Every small room requires bass trapping, but how much? There are many different bass traps on the market, the most common being semi rigid fibreglass traps, membrane traps and acoustic foam traps. Which is best? In reality, all well designed traps are effective. The real question is, how much trapping do you need?
Much of my work is acoustically measuring recording and listening rooms. Many of these rooms already have well regarded (and expensive) bass trapping in place, but still exhibit a very lumpy frequency response.
The problem is, there simply isn’t enough bass trapping in place to overcome the acoustic characteristics of the room. It’s often a matter of experimenting with as much bass trapping as practical and measuring the impact it has. In some cases, it’s just not possible to get a room within plus or minus 15 db, due to the dimensions and construction of the room.
A good place for bass trapping in small rooms is the ceiling. The RAM400-1000 traps are ideal for this application, as they can be easily installed with a staple gun.
The reality with bass trapping is that it’s often a case of experimentation, and small rooms generally require a substantial amount of trapping.
I recently had the opportunity to pre and post test a room that had been treated with the CSR Soundchek plaster system which involves hanging plaster on channels supported by a rubber insulation system. It’s a very easy system to use and reasonably economical. While it won’t completely soundproof a room with high SPL’s, such as a drum room, it certainly reduces transmission of sound significantly. http://www.gyprock.com.au/resources/filemanager/datasheets.aspx?fileIteration=155
The alternative to this system would be to use Green Glue with plasterboard.
I recently visited a very well equipped home studio (more like a professional studio built on a home!) which consisted of a control room,a drum room, an iso booth and a vocal booth. The client had noticed that low frequencies were an issue in the vocal booth. That is, certain frequencies taking off, and an overall sense of “boxiness” in the room. When the vocalist backed off the mic, the take was virtually unusable. The dimensions were 1 x 1.5 x 2.4m. The booth was mostly brick and glass, and about 75% of the walls had been treated with 50mm Sonex acoustic foam. Sonex is good quality foam, but like all relatively thin acoustic foam, the Sonex was absorbing virtually none of the low frequencies. This is a very common scenario, and when you buy an acoustic product make sure to look at the absorption coefficients across the spectrum. Total NRC rating is pretty much useless for audio applications. A 50mm product will typically absorb around 25% (.25 AC) at 200Hz and 10% (.1 AC) at 100hz, which is pretty much ineffective. We tried a few thicker panels, but ended up installing the SA600/150 (600 x 600 x 150mm) acoustic panel. We only needed to install three of these panels on the door to effectively control the low frequency resonance. The SA600/150 absorbs at 100 % at 200Hz and 60% at 100hz. This is a good example of how bass absorption should be considered a necessary part of vocal booth acoustic treatment. A brick or concrete voiceover booth will be more reflective than a plasterboard booth, but both situations require bass control.

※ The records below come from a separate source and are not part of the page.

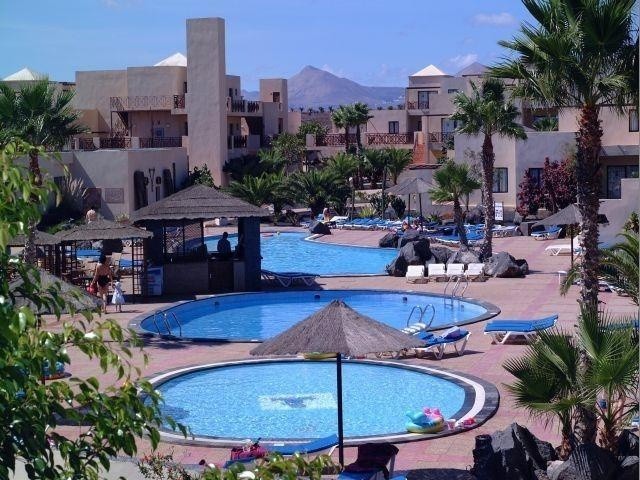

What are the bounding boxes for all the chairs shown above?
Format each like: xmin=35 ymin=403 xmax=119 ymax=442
xmin=337 ymin=442 xmax=409 ymax=480
xmin=557 ymin=267 xmax=615 ymax=292
xmin=225 ymin=434 xmax=339 ymax=469
xmin=544 ymin=242 xmax=609 ymax=256
xmin=483 ymin=314 xmax=558 ymax=346
xmin=531 ymin=227 xmax=562 ymax=241
xmin=261 ymin=268 xmax=326 ymax=290
xmin=415 ymin=326 xmax=471 ymax=359
xmin=406 ymin=264 xmax=490 ymax=283
xmin=300 ymin=213 xmax=520 ymax=236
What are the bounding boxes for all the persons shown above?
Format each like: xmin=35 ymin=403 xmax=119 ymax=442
xmin=90 ymin=254 xmax=113 ymax=314
xmin=323 ymin=207 xmax=331 ymax=221
xmin=217 ymin=232 xmax=231 ymax=255
xmin=112 ymin=281 xmax=125 ymax=312
xmin=86 ymin=206 xmax=96 ymax=224
xmin=402 ymin=220 xmax=422 ymax=233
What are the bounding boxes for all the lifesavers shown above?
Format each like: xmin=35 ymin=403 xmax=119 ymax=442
xmin=406 ymin=407 xmax=445 ymax=432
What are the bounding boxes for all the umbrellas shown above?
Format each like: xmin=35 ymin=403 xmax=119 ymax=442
xmin=9 ymin=267 xmax=107 ymax=385
xmin=531 ymin=204 xmax=610 ymax=268
xmin=249 ymin=301 xmax=427 ymax=472
xmin=396 ymin=178 xmax=438 ymax=232
xmin=383 ymin=178 xmax=413 ymax=226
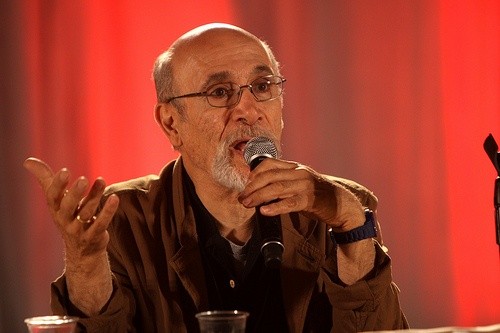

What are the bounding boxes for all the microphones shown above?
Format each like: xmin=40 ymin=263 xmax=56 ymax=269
xmin=242 ymin=136 xmax=285 ymax=267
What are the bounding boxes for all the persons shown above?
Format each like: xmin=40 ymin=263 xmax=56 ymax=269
xmin=24 ymin=22 xmax=410 ymax=333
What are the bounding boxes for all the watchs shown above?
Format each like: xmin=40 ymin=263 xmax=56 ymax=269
xmin=328 ymin=207 xmax=378 ymax=244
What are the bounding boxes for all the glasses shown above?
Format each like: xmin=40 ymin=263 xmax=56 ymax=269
xmin=166 ymin=74 xmax=286 ymax=108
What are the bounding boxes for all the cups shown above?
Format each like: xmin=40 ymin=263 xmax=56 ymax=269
xmin=196 ymin=311 xmax=249 ymax=333
xmin=24 ymin=315 xmax=79 ymax=333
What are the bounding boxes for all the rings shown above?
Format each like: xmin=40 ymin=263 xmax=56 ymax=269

The control room at Incubator studios already had some polyester built in panelling that wasn’t quite doing the job. Initial measurements revealed some significant “lumpiness” below 200Hz so we decided to install some of the BT600/150 bass traps in some of the available ceiling corners. This is where the staple gun channels in the BT600/150 come in very handy. After the initial treatment the room was greatly improved, with Adrian noticing an immediate improvement. Post measurements revealed a flatter response, but there was still a persistent dip at 180Hz. As a trial we loaded the rear wall with 6 x BT600/150 which totally dealt with the issue. It’s always nice when the first option works!